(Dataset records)
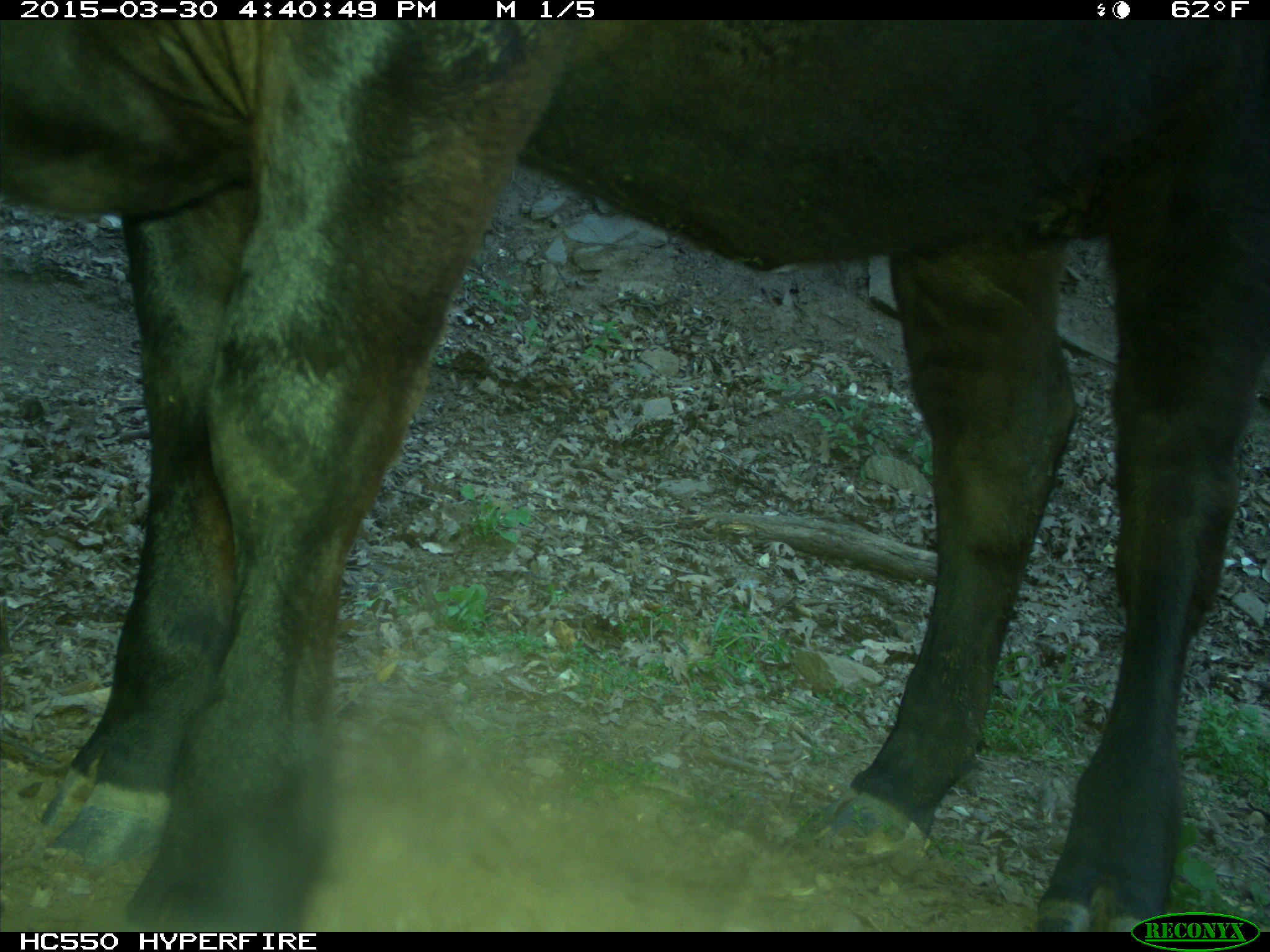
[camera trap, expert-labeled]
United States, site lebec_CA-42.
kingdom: Animalia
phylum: Chordata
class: Mammalia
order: Artiodactyla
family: Bovidae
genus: Bos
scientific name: Bos taurus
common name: domestic cow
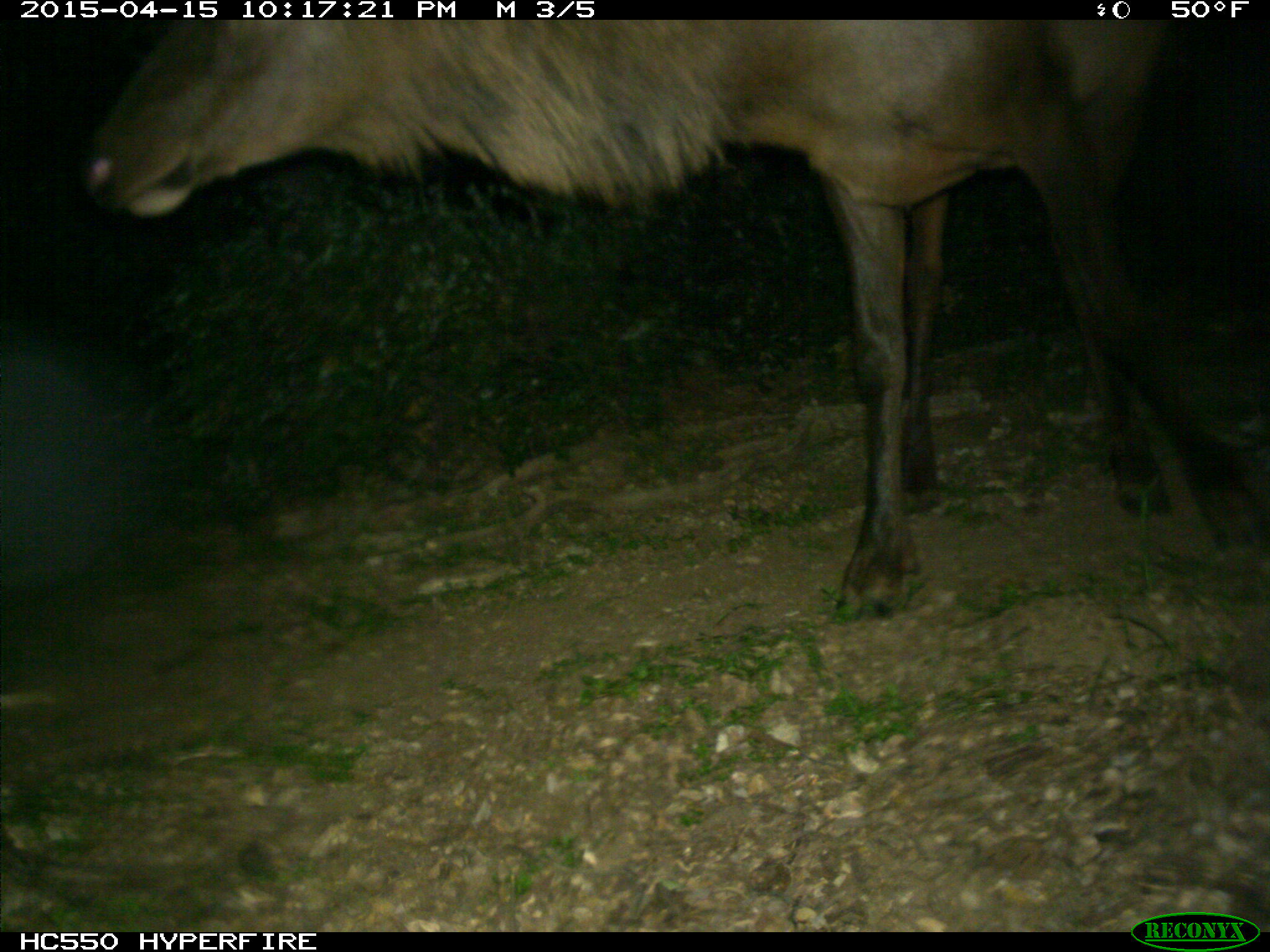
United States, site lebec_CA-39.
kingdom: Animalia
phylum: Chordata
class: Mammalia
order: Artiodactyla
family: Cervidae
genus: Cervus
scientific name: Cervus canadensis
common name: elk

- [Exercise details] Produce an exact copy of the lines from the line with "common name: domestic cow" through the last line of the data above, both ends included. No pictures belong in it.

- [Response below]
common name: domestic cow
United States, site lebec_CA-39.
kingdom: Animalia
phylum: Chordata
class: Mammalia
order: Artiodactyla
family: Cervidae
genus: Cervus
scientific name: Cervus canadensis
common name: elk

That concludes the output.